* begin PAGE EXCERPT *

I still can interact with them today. I can see them with my own eyes, hear their voice with my ears, understand their deepest dreams because we just know each other.
But soon, I won’t be able to see them in person, the only way I can hear their voice will be through a phone, and now someone else will learn to understand them better than me. I will slowly be forgotten as someone else becomes their remembered.
And it hurts. But it happens. And I knew it was coming but I didn’t want it to happen so fast. It’s like when you know something is going to bite you but it hasn’t happened yet. You anticipate the pain so it’s like the pain is already there.
They’re still here but they’re already gone. They’re not gone forever just gone for now. You’re still a kid. They’re all grown up and they’re leaving you. It hurts.

* end PAGE EXCERPT *
* begin RECORDS SHOWN *

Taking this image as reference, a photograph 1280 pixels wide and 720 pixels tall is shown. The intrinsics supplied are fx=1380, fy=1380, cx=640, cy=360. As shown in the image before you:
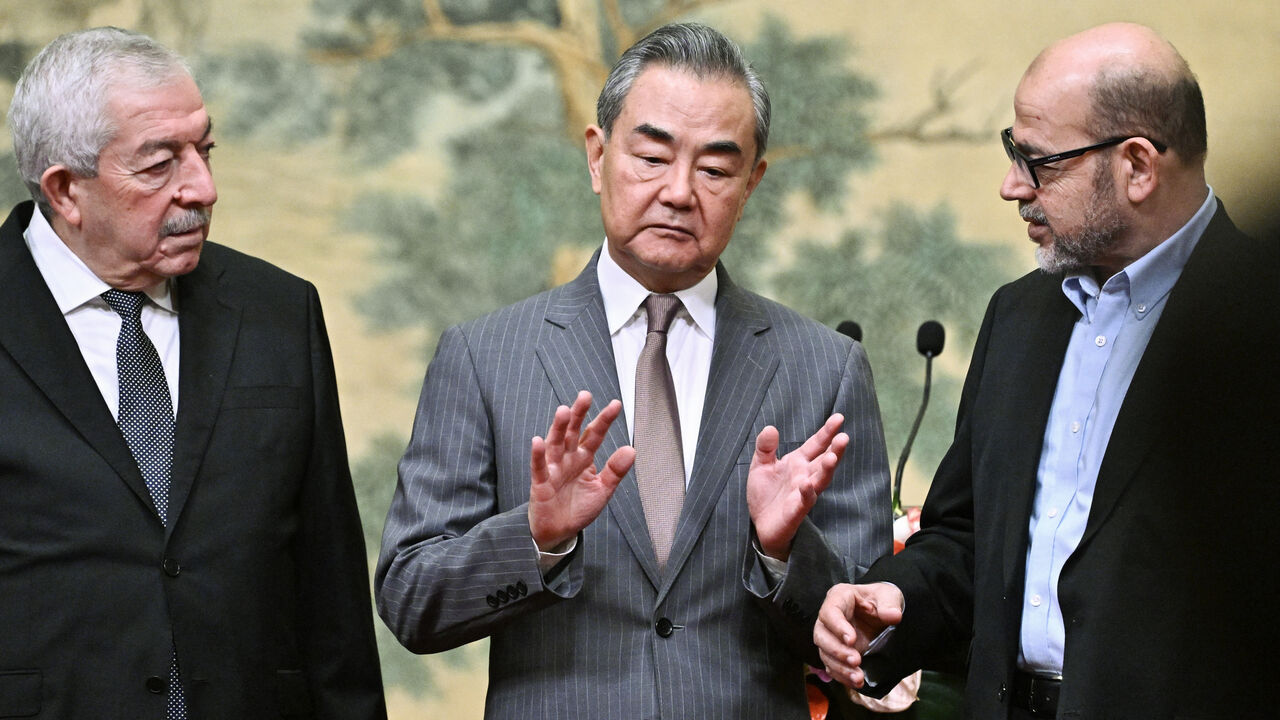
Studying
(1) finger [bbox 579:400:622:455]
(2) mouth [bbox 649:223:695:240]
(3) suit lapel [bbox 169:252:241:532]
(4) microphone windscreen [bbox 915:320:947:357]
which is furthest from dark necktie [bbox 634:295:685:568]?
(4) microphone windscreen [bbox 915:320:947:357]

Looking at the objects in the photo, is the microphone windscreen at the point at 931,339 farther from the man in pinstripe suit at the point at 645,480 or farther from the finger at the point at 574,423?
the finger at the point at 574,423

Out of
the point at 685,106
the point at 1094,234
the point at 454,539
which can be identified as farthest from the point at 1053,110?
the point at 454,539

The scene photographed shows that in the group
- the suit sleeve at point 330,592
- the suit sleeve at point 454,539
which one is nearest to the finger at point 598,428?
the suit sleeve at point 454,539

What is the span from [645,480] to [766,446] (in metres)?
0.25

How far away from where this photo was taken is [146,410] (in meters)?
2.32

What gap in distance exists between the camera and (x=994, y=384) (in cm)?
228

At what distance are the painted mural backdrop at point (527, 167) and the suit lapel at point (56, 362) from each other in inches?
70.9

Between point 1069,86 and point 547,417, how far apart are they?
38.8 inches

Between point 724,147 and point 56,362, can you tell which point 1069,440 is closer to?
point 724,147

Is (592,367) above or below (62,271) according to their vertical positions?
below

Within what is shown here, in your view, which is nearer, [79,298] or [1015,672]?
[1015,672]

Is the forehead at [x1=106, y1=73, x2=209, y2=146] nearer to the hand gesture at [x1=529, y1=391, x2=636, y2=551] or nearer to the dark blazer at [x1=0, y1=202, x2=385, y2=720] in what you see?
the dark blazer at [x1=0, y1=202, x2=385, y2=720]

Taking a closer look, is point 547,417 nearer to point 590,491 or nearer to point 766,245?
point 590,491

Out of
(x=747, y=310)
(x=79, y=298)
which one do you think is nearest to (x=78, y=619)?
(x=79, y=298)
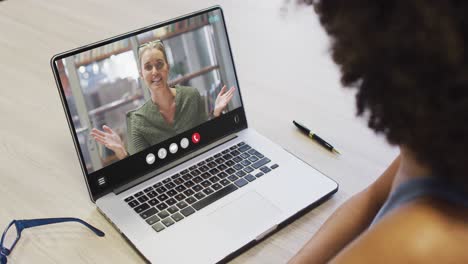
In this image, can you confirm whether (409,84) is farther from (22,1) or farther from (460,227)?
(22,1)

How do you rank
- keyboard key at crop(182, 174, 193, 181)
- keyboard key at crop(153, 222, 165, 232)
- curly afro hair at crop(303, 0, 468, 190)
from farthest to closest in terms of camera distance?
1. keyboard key at crop(182, 174, 193, 181)
2. keyboard key at crop(153, 222, 165, 232)
3. curly afro hair at crop(303, 0, 468, 190)

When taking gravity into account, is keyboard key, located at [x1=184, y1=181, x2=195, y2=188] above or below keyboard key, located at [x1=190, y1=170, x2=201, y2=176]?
below

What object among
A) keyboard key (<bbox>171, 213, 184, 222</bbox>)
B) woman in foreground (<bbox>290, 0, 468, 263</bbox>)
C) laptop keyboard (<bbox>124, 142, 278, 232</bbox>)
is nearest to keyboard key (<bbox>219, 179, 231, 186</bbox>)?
laptop keyboard (<bbox>124, 142, 278, 232</bbox>)

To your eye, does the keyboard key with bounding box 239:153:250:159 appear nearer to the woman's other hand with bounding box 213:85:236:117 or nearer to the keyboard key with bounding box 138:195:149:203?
the woman's other hand with bounding box 213:85:236:117

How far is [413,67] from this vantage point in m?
0.45

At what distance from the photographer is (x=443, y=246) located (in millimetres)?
476

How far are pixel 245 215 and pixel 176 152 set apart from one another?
0.60ft

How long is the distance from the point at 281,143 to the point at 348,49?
1.83 ft

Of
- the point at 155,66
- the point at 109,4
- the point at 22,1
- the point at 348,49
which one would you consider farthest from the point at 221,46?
the point at 22,1

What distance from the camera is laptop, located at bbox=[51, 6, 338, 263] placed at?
0.81m

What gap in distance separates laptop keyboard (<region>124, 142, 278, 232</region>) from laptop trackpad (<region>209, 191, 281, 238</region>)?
30 mm

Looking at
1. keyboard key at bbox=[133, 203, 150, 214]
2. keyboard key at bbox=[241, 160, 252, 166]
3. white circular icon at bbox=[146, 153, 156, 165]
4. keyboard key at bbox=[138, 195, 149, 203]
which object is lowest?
keyboard key at bbox=[241, 160, 252, 166]

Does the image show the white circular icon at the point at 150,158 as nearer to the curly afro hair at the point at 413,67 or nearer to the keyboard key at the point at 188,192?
the keyboard key at the point at 188,192

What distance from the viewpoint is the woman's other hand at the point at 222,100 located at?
0.98 m
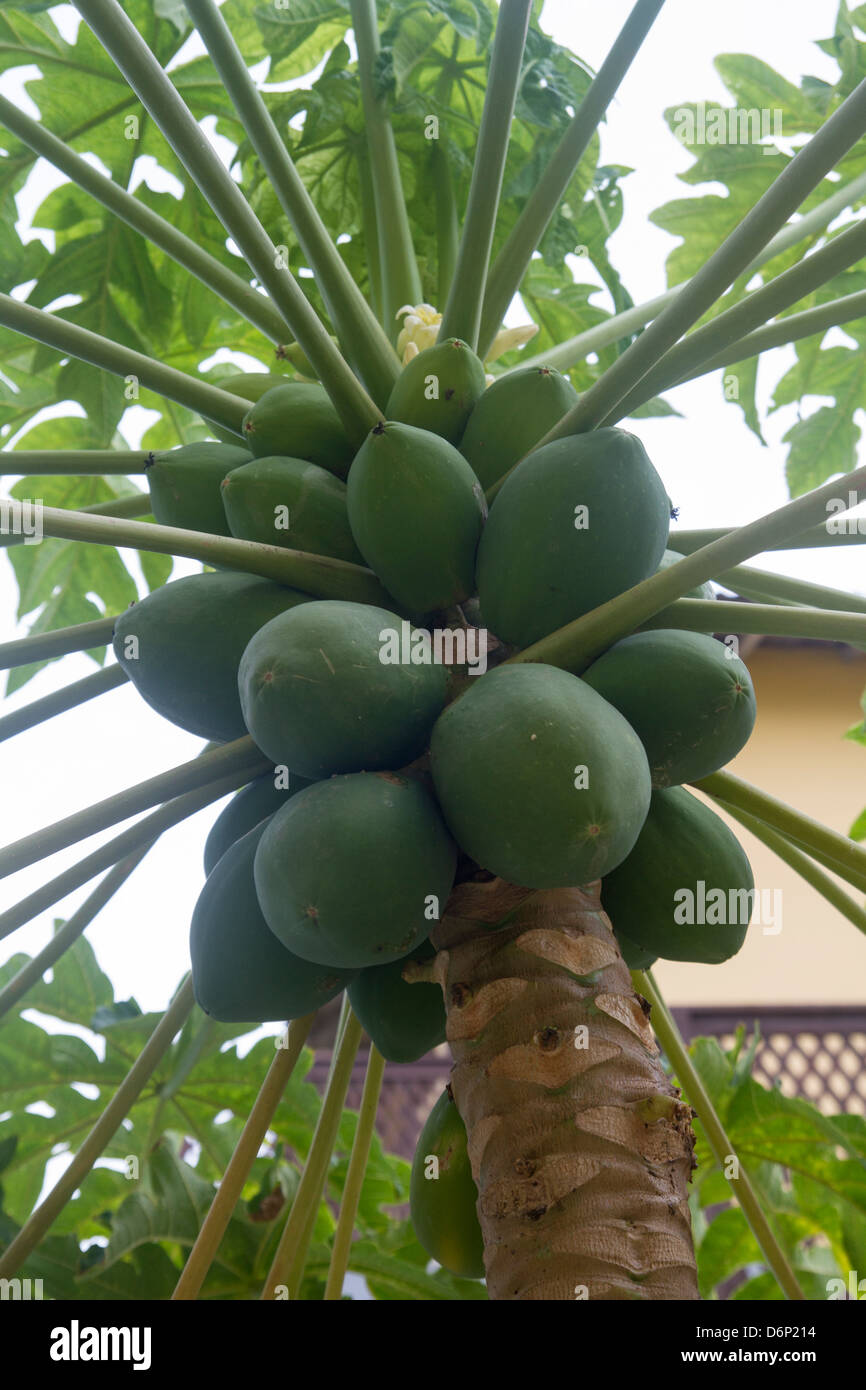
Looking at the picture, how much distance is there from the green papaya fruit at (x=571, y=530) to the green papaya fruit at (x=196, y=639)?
0.27 metres


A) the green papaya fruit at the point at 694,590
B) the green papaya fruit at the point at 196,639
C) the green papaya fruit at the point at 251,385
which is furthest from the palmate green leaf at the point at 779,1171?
the green papaya fruit at the point at 251,385

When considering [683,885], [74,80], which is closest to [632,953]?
[683,885]

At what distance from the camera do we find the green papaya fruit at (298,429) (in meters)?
1.58

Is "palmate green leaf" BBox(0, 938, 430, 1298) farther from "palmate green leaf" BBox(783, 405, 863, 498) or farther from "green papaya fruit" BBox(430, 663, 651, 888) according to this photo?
"palmate green leaf" BBox(783, 405, 863, 498)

* end RECORDS SHOWN *

WRITTEN EXERCISE A: Could you copy the passage about being left behind, beginning at the words "And it hurts." and stopping after "is already there."?
WRITTEN EXERCISE B: Which lines of the records contain the string "closest"? Return each of them, treating case as significant.

FULL SOLUTION A:
And it hurts. But it happens. And I knew it was coming but I didn’t want it to happen so fast. It’s like when you know something is going to bite you but it hasn’t happened yet. You anticipate the pain so it’s like the pain is already there.

FULL SOLUTION B:
from farthest to closest in terms of camera distance?
When considering [683,885], [74,80], which is closest to [632,953]?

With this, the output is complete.